Data for this task:
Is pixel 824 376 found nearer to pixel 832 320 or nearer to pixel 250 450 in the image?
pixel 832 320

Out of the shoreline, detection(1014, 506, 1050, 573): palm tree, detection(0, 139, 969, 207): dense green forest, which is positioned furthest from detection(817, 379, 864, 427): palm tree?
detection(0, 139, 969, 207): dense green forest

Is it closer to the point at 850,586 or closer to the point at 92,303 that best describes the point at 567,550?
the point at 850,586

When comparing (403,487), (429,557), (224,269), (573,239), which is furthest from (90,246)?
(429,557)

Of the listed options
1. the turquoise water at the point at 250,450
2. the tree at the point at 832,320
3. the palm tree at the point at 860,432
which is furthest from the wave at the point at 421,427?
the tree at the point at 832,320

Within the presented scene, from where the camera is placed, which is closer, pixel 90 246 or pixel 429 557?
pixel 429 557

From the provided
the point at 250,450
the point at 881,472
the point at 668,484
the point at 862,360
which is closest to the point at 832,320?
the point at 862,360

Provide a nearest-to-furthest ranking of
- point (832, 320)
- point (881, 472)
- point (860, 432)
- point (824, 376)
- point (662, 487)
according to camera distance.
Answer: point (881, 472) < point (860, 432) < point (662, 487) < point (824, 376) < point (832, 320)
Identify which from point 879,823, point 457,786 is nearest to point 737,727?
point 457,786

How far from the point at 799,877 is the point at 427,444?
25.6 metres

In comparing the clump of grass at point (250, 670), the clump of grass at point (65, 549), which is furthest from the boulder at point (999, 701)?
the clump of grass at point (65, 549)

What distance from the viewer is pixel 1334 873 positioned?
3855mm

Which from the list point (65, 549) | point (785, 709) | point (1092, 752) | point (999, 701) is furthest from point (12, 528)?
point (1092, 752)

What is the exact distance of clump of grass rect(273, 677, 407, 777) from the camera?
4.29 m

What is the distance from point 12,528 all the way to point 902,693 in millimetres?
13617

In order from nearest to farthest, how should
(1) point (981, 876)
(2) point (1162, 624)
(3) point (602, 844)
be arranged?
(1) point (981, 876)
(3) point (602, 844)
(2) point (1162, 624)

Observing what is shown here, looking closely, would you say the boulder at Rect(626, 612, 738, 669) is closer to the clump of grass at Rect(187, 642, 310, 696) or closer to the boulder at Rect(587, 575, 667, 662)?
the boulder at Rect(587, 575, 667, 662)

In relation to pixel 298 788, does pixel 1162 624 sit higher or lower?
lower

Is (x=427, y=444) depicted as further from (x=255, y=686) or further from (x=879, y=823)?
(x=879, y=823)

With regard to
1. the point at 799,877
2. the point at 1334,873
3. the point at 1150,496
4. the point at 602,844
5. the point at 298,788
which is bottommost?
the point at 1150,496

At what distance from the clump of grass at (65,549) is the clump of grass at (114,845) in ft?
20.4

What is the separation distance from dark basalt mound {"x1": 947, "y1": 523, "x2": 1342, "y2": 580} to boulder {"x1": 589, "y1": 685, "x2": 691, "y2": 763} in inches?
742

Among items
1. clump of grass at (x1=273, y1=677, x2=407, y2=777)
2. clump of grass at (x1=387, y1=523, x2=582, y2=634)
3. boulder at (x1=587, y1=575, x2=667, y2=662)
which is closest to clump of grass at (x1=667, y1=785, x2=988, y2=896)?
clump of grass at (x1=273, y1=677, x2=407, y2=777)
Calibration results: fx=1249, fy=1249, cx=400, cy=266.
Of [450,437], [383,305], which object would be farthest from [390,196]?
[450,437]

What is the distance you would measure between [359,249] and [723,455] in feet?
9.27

Written problem: Format every line from the one containing "What is the separation" through the last line of the rows, both included, as a JSON list of strings with one string per line. Leave out blank lines.

Exercise output:
[
  "What is the separation distance from dark basalt mound {\"x1\": 947, \"y1\": 523, \"x2\": 1342, \"y2\": 580} to boulder {\"x1\": 589, \"y1\": 685, \"x2\": 691, \"y2\": 763} in inches?",
  "742",
  "Among items",
  "1. clump of grass at (x1=273, y1=677, x2=407, y2=777)",
  "2. clump of grass at (x1=387, y1=523, x2=582, y2=634)",
  "3. boulder at (x1=587, y1=575, x2=667, y2=662)",
  "which is closest to clump of grass at (x1=667, y1=785, x2=988, y2=896)?",
  "clump of grass at (x1=273, y1=677, x2=407, y2=777)",
  "Calibration results: fx=1249, fy=1249, cx=400, cy=266.",
  "Of [450,437], [383,305], which object would be farthest from [390,196]?",
  "[450,437]",
  "What is the distance you would measure between [359,249] and [723,455] in feet?",
  "9.27"
]